Немало, должно быть, памятных вещей было так уничтожено и предано забвению в нашем доме. Мне живо помнится зимнее утро, когда решено было пустить на растопку огромный изъеденный червоточиной гардероб с инкрустацией; он высился рядом с кухней, подобно замку. Помню, точно это было вчера, горе, охватившее меня, совсем еще ребенка, когда на величественную махину кофейного цвета обрушился топор и она разлетелась в мелкие щепки, которые, к великому моему разочарованию, оказались с исподу белыми, как сосновые поленья в нашем дворе. Долго потом светлое пятно на стене, у которой стоял гардероб, вызывало у меня чувство поруганной святыни.
А ведь, пожалуй, и не сосчитать, какое множество всякой старины погибло и в вовсе незапамятные времена. Сколько раз, подобрав в мусоре пестрый лоскут, мы, бывало, сооружаем из него флажок на длинной палке и с увлечением играем в паломников, – быть может, некогда этот лоскут был частью кокетливого наряда очаровательной женщины; или же, присев в траву, распеваем: «Маргарита, Маргарита!» Матушка не однажды рассказывала нам о прелестной кроткой супруге нашего предка. Мы распевали «Маргарита, Маргарита!», и лоскут рождал в наших сердчишках благоговейный страх.

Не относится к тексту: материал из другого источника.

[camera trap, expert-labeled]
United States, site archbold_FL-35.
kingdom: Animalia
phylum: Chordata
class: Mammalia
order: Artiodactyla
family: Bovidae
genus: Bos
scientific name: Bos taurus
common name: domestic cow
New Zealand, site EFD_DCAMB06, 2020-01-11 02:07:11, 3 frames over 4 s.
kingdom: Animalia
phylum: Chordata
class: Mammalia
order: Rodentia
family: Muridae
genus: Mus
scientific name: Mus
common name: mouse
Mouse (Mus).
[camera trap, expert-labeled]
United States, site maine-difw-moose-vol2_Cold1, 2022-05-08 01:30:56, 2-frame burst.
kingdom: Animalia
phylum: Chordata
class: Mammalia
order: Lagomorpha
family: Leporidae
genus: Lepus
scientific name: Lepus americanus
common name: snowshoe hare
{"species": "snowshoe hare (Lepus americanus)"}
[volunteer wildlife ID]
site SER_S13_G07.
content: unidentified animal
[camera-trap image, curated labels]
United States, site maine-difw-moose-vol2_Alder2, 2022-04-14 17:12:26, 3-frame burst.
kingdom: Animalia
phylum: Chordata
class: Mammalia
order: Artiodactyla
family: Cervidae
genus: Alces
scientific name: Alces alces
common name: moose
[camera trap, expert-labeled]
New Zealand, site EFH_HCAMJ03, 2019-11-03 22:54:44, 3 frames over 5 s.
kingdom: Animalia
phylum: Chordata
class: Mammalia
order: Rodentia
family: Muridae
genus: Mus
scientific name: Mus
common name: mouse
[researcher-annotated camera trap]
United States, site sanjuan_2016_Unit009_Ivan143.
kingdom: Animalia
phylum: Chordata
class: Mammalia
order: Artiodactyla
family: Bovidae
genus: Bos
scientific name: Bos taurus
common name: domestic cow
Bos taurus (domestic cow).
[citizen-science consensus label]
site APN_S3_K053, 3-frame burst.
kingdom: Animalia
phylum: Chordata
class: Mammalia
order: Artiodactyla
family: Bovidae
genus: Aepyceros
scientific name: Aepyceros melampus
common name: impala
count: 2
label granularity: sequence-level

С каким усердием человек спроваживает прошлое с глаз долой, и с какой между тем неизъяснимой любовью тянется он к уходящему в вечность, хоть это не что иное, как мякина, отсевки минувших лет. Ибо это – поэзия отжившего хлама, та печально-нежная поэзия, что воспевает следы обыденного, привычного и этим особенно трогает сердце, ибо в них с наибольшей ясностью запечатлены тени усопших – вместе с нашей тенью, что влечется за ними. Потому-то у городских жителей, которые постоянно все обновляют, нет отчизны сердца, тогда как крестьянский сын – пусть он даже переехал в большой город – втайне лелеет томительное чувство любви к покинутому старенькому домишку, где стены и утварь праотцев как стояли, так и стоят. Когда самые кости ушедшего превратились в прах или же рассеяны по траве где-нибудь в углу погоста, в старом жилище все еще стоят облезлые сундуки предков; их задвигают подальше, как ненужную рухлядь, и тут они сводят дружбу с младшей порослью, с детьми.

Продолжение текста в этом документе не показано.